上方落語というと、四天王と呼ばれる噺家さんが存在した。
六代目笑福亭松鶴。
三代目桂春団治。
三代目桂文枝。
三代目桂米朝。
この中で桂米朝と春団治は現在もなお活躍中。
米朝は私の大好きな落語家で、最近は忙しくてなかなか聞きに行く時間が取れなくて残念だが、数年前まで米朝出演の落語会がサンケイホールやその他身近な会場であるときはよく出かけたものだ。
もちろん人間国宝だけに落語の語りは上方一。
米朝落語を耳にしたら、なかなか他の落語は聞けない、ということもないものの、やはり安定感がベストで、枕の話など人生論にもなったりして楽しめるのだ。
春団治の落語は子どものこ「しょーもない、おもろない落語」と思っていたが、生で聞いて以来、この人の噺は生で、しかもテレビ中継のない寄席で効かなければ面白くないことがはっきりして、いまでは聴きに行く落語会に春団治が出ると楽しみになる。

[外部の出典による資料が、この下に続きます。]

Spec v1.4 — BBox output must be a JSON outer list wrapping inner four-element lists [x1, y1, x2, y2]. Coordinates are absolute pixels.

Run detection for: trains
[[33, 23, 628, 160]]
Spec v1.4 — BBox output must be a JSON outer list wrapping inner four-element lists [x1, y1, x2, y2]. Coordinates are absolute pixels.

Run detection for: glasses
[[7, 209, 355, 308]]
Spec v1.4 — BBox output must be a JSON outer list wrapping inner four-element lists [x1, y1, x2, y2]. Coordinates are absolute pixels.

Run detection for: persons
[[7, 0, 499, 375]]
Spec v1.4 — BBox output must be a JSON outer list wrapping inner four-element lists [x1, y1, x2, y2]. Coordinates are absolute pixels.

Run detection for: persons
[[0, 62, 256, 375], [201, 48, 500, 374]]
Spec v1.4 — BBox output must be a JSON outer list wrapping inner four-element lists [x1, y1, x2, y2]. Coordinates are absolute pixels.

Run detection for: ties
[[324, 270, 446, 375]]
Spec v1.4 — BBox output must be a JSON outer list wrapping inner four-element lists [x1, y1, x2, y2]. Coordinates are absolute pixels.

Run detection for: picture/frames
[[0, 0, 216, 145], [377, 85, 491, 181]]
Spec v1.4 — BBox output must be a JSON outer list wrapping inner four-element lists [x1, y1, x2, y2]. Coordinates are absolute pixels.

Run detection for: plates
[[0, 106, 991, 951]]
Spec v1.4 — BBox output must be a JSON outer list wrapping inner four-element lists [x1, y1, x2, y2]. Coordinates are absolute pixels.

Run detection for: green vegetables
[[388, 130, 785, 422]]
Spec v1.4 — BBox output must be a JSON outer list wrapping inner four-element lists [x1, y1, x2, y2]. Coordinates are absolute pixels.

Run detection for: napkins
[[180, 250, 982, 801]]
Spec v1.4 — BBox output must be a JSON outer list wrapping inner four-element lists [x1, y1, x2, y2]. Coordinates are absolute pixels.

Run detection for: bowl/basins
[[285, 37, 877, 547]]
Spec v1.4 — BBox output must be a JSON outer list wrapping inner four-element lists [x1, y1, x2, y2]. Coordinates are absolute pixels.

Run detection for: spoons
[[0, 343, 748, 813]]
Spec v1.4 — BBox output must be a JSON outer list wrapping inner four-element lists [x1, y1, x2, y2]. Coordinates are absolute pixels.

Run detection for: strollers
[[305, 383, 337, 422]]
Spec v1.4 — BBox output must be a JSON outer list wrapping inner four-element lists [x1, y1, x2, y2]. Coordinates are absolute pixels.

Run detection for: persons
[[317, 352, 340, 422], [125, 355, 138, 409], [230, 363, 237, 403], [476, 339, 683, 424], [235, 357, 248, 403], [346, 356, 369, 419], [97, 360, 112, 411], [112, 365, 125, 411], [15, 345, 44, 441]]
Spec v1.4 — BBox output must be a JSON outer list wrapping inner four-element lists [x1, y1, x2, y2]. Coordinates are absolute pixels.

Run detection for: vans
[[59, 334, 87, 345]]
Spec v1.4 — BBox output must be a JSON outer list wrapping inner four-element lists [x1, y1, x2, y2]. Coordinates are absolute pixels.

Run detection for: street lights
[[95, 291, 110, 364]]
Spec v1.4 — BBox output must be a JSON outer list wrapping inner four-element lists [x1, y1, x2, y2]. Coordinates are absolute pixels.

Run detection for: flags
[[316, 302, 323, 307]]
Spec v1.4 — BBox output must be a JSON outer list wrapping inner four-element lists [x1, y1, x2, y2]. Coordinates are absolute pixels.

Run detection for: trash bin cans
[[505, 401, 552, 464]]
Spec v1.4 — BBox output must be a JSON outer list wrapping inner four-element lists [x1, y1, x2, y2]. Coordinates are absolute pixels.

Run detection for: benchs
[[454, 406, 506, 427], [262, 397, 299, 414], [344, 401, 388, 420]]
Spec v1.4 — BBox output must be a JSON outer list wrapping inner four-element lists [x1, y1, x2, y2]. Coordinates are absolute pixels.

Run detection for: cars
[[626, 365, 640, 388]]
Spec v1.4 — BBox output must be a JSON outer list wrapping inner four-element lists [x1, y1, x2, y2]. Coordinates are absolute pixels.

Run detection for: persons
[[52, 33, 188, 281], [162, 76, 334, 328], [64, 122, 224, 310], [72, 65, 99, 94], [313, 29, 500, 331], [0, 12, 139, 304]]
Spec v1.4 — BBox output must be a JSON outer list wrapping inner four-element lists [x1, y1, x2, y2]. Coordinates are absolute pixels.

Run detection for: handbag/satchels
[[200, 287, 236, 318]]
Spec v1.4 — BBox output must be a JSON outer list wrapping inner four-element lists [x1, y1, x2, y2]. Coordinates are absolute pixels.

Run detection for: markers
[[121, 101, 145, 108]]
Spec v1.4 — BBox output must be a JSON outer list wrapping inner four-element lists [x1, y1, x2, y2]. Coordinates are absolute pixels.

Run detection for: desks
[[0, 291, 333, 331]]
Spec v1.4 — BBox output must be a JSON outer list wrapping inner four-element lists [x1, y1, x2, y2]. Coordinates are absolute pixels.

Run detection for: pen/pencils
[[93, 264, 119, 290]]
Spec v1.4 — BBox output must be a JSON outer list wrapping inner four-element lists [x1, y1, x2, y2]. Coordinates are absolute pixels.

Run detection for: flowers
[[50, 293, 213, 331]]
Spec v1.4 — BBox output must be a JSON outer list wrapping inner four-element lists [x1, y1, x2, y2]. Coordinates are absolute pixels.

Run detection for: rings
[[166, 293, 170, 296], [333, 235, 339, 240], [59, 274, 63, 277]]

というのもこの人、テレビで話す落語と、寄席で話す落語がぜんぜん違うのだ。
テレビは言葉の制限などがあり、やりにくいらしく、その点、寄席の落語は遠慮がないだけに次々とおもしろい話芸が飛び出し楽しめるのだ。
松鶴の落語は正直言って上手ではなかった。
でも、この人はなかなか正直で「ワシ、米朝嫌いや、落語巧すぎやもん」と言って笑いをとれるようなキャラクターなのであった。
普通人ではありえない、どこか超越した部分があってなぜか面白かった。
シラフのひとを演じていると呂律が回らず聞きづらい。
ところが酔っぱらいを演じると滑らかな話口調になるのには正直驚いたものだ。
普段アル中のような感じの人ではあったが、アル中みたいな人が酔っぱらいを演じると、ある意味リアルを通り越して素晴しを感じる域のものがあったのだ。
で、文枝。
この人は長らくテレビの「素人名人会」の審査員をしていて子供の頃から良くテレビでみかけたけれども、ついに生で落語を聞くことはなかった。
そのためかどうか、四天王の中でも落語家としての印象は一番薄い。
今も、見た落語のネタをちっとも覚えていないくらい印象が薄いのだ。
それでも文枝は上方落語にとっては重要な名前で、私は知らなかったのだが、「桂」の名前はここからスタートしているというのだから、文枝という名の重要性がわかろうというもの。
その文枝の一番弟子、桂三枝の落語も実のところ生で聞いたことがない。
ミャンマーへ旅行したときにガイドを務めてくれたTさんがウォークマンで落語を聞いていて、
「これ面白いんです」
と私に聞かせてくれたのが桂三枝の創作落語だった。
ミャンマーの人が落語を聞いて笑っている方が印象的で、噺のネタはなんであったかちっとも覚えていないのであった。
桂三枝といえば未だに落語家というよりもテレビのタレントという印象が私には強い。
そういう意味で「桂文枝」襲名は、なるほどでもあるのだが。
文枝という名前が落語会で重要と言うならば、三枝が文枝を継ぐのになんとなく違和感があるのはなんなのだろうか。